Wenders’ use in Wings of Desire and its sequel of the Angel archetype builds upon a very powerful cultural metaphor which seems to resonate equally well with the religious and the secular. This idea of a spiritual advocate and guide is embodied in the In Body, In Mind character, Ayla, and in the In Living Memory character, Angel.
Tim Winton
I’m one of those rare beasts who has never read Cloudstreet. I leapt straight into Tim Winton’s later work with The Riders. At the time (the late 90s) I had heard of this Perth surfer-dude whose stories were deeply lyrical and his prose exquisite, and that’s indeed what this book turned out to be. While Winton is now emphatically a writer of international acclaim and profile, he established his career writing about Australia for Australians. What this has taught me is that Australian readers not only appreciate beautifully-written prose, with Winton producing work after superb work, readers now expect it. For my part, it’s a lead I try to follow, albeit with extremely modest ambitions for my ability to succeed.
It was a fortuitous time to read a work like The Riders, as I was still in the preparatory phases of writing In Body, In Mind, taking notes and writing outlines and timelines and character histories and the like. It taught me that in reading, sometimes you don’t get to find out everything, and that’s OK. An even more important lesson was that ambiguous situations keep your reader thinking, firing up the brain’s natural puzzle-solving (Gestalt) response; I couldn’t get that story out of my head for years afterwards.
Winton’s use of character voice is also masterful, and in The Riders it struck me how hard it must be to maintain an Australian voice in a foreign setting without it sounding harsh and dislocated.

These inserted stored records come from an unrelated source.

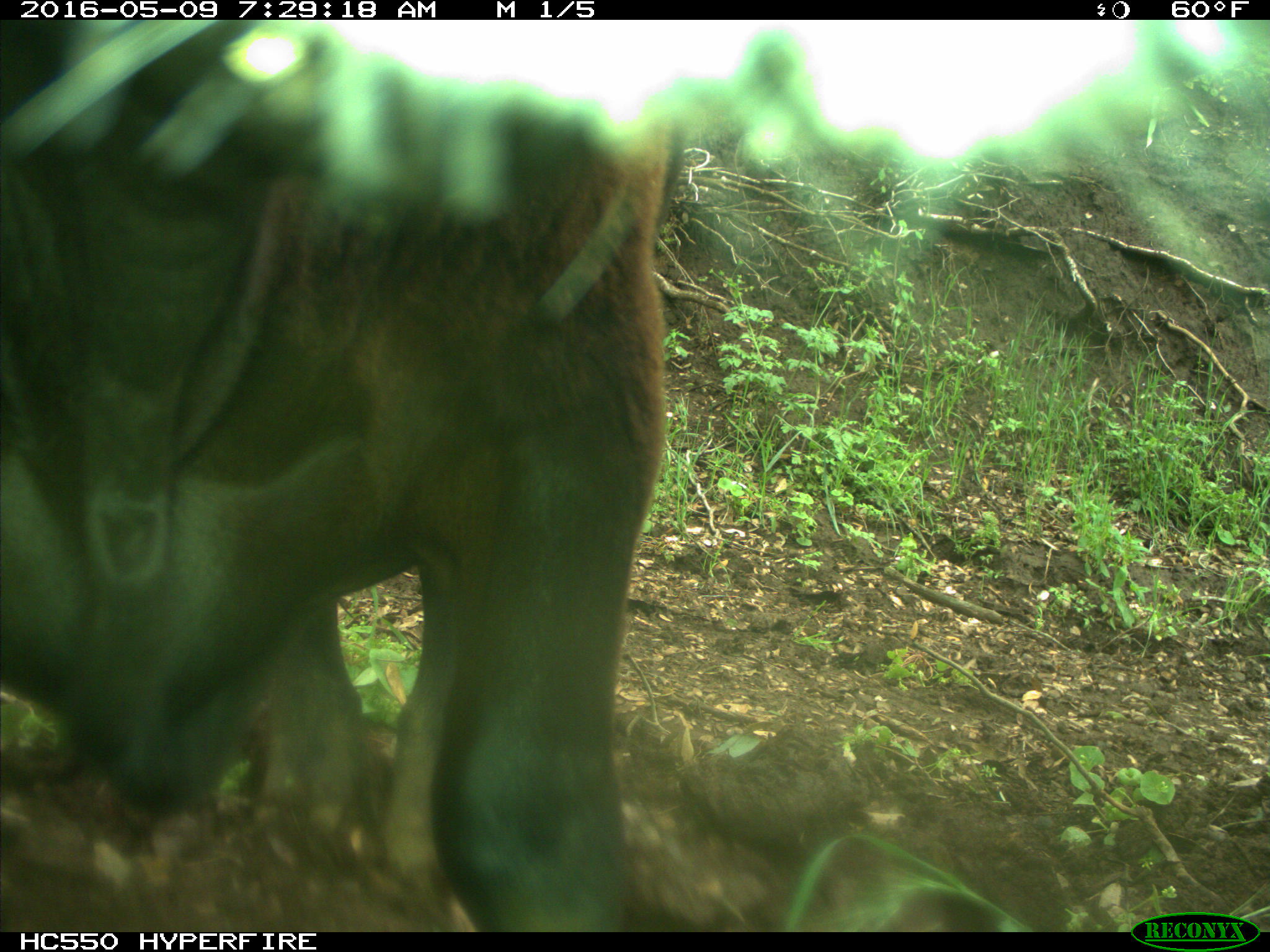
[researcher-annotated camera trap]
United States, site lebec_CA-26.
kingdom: Animalia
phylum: Chordata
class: Mammalia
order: Artiodactyla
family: Bovidae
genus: Bos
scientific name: Bos taurus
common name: domestic cow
Bos taurus (domestic cow).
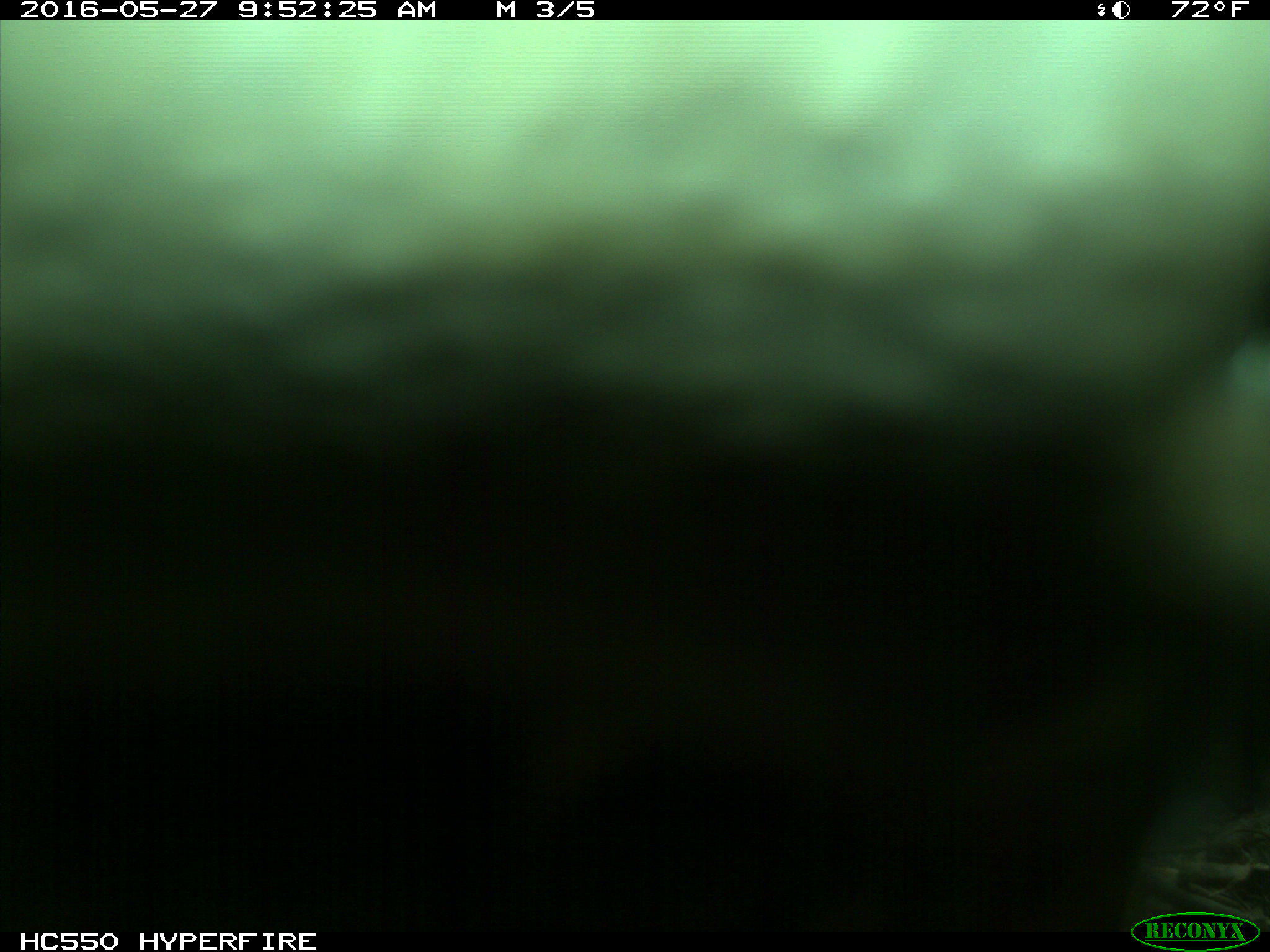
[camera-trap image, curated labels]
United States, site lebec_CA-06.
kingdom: Animalia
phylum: Chordata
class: Mammalia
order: Artiodactyla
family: Bovidae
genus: Bos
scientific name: Bos taurus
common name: domestic cow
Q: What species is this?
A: Bos taurus (domestic cow).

I’ve now attempted this in In Living Memory, and I found my characters’ voices constantly drifting towards the voices that surround them.
In my reading of Winton’s work since, Dirt Music, Breath and Eyrie, I’ve learned that you can’t write an Australian novel without incorporating the Australian landscape as a character. It doesn’t need to be the outback or the Sydney Harbour Bridge or the Great Barrier Reef, but Australians are connected to the landscape whether they’re aware of it or not, and so for the work to be real, Australia must be both present and visible in the narrative. Our country is neither shy nor retiring, and so it will photo-bomb every scene in one way or another; as writers, our role is to frame its contribution to the work’s best advantage.